The the the table details the architectural specifications for Mixture of Experts models across several active parameter scales. It demonstrates that while active parameter counts remain fixed for FLOP matching, total parameter counts expand as MoE activation sparsity increases. This variation allows for the analysis of how total expert capacity influences model performance. Active parameter counts remain consistent within each model group regardless of the MoE activation sparsity setting. Total parameter counts grow substantially as MoE activation sparsity increases, indicating a larger pool of inactive experts. Larger model scales are associated with increased model dimensions, attention heads, and layer counts.
The authors investigate load balancing mechanisms and expert configurations in Mixture of Experts models. Results indicate that load balancing settings have minimal impact for models with up to 512 experts, although high bias values can impair performance at larger scales. Performance varies with granularity and total expert count, with MoE configurations generally matching or exceeding dense baseline performance. Load balancing hyperparameters show minimal impact for up to 512 experts, but high bias can impair performance at larger scales. Performance varies with granularity and total expert count, with optimal configurations depending on model size. Mixture of Experts configurations generally match or exceed dense baseline performance across the tested settings.
The authors investigate the impact of load balancing loss weights and loss-free bias on Mixture of Experts performance across various expert configurations. They find that while a wide range of hyperparameter settings achieve near-optimal results, specific combinations involving high bias and a large number of experts significantly degrade performance. This indicates that load balancing mechanisms must be tuned carefully to avoid interference with the language modeling objective. Most load balancing settings yield comparable performance for models with up to 512 experts. High bias settings impair performance when the total number of experts is large. Low loss weights without bias result in higher load imbalance and worse performance.
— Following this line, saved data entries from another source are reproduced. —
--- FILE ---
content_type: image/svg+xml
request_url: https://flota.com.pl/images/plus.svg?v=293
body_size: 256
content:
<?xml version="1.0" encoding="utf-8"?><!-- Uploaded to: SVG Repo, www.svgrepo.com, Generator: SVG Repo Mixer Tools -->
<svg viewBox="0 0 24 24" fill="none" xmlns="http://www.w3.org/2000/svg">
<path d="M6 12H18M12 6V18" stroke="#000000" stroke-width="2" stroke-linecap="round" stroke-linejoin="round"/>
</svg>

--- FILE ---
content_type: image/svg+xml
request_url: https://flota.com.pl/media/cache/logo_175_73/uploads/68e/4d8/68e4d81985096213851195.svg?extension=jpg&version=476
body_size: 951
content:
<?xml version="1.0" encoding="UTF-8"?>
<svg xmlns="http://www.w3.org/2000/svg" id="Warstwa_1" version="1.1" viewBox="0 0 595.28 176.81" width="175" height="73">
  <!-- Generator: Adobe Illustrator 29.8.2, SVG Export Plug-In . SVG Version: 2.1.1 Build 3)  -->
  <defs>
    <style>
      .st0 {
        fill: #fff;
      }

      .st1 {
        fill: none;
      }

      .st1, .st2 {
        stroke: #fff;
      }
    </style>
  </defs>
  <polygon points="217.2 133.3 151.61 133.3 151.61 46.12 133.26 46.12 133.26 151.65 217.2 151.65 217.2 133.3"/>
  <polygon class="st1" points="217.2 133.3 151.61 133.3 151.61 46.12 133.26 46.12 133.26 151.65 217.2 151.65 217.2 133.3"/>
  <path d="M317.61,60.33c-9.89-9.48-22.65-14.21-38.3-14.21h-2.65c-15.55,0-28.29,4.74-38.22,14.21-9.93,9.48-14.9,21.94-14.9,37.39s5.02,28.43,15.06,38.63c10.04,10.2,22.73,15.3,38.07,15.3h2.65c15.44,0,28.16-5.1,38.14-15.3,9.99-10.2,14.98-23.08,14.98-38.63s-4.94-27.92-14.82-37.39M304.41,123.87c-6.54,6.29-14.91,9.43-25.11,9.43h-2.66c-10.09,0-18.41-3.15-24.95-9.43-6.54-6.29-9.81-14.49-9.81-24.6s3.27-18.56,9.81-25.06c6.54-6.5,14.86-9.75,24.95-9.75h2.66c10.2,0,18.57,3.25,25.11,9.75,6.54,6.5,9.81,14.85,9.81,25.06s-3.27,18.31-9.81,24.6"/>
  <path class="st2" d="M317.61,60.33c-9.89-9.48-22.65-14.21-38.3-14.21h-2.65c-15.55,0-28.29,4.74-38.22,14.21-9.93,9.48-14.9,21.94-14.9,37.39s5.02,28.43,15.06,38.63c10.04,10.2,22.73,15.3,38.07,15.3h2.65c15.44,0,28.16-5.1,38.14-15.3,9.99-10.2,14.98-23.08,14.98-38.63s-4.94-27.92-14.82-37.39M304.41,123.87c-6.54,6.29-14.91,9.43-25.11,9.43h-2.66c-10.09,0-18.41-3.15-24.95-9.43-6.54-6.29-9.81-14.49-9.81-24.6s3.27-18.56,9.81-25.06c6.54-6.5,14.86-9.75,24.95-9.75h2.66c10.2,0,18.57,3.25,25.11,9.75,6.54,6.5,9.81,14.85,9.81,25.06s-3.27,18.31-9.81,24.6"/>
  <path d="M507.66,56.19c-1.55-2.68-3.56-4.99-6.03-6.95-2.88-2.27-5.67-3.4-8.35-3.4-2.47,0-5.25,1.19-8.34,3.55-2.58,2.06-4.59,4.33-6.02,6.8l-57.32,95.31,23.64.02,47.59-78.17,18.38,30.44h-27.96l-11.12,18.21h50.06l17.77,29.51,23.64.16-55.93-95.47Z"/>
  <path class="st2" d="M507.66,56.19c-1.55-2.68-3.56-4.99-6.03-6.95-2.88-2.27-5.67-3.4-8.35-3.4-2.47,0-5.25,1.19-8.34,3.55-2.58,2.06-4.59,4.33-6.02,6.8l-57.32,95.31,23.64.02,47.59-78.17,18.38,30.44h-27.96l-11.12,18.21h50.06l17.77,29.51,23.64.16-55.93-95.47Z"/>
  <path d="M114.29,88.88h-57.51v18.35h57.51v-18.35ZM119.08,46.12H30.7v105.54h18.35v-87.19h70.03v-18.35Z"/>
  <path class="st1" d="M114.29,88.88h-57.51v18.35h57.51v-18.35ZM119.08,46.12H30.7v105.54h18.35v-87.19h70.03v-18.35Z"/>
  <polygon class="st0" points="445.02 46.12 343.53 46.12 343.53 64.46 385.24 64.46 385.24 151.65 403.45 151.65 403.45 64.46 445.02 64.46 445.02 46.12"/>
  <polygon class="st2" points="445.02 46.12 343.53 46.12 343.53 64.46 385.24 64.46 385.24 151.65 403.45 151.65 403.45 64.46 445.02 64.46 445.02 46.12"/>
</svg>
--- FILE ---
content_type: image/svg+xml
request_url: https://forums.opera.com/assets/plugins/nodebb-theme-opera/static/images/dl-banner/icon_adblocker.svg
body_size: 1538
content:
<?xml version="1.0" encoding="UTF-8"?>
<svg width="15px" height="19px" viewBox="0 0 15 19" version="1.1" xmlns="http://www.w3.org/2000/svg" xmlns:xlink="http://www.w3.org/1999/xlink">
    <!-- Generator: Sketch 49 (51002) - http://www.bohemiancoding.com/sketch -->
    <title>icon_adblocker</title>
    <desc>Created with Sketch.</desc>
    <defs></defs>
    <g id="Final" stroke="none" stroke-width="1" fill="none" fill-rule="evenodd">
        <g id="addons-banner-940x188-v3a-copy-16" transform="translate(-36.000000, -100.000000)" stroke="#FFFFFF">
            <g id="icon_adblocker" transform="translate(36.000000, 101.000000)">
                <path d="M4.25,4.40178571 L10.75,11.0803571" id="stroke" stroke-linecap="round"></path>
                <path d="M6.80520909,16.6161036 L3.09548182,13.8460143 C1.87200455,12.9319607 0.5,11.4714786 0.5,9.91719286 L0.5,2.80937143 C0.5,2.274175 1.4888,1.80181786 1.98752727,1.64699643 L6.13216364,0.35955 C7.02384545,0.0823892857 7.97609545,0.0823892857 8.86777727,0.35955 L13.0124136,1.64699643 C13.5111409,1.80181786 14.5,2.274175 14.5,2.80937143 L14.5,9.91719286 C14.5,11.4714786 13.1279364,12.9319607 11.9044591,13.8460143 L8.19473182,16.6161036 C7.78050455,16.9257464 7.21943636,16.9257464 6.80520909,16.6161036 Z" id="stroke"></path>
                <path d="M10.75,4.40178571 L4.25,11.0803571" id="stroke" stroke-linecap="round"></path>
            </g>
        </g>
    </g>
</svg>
The chart displays the performance of Mixture of Experts models on the Dolma ps2o dataset across varying sparsity levels and total expert counts. Results indicate that MoE configurations generally outperform the dense baseline, with performance improving as sparsity increases and the total number of experts grows. Increasing the total count of experts consistently leads to better outcomes, supporting the finding that maximizing inactive expert parameters is beneficial. MoE models outperform the dense baseline at higher sparsity levels. Configurations with a larger total number of experts achieve better performance than those with fewer experts. Heterogeneous expert setups do not provide significant advantages over homogeneous configurations.
This evaluation compares Mixture of Experts configurations against Dense baselines across language modeling and downstream datasets to assess the impact of architectural scaling and sparsity. Results indicate that while Dense models demonstrate superior performance at smaller scales, MoE architectures match or exceed baseline results when total parameter counts increase through higher sparsity and larger expert pools. Additionally, load balancing mechanisms generally show minimal impact for models with moderate expert counts, though high bias settings can significantly degrade performance in configurations with a large number of experts.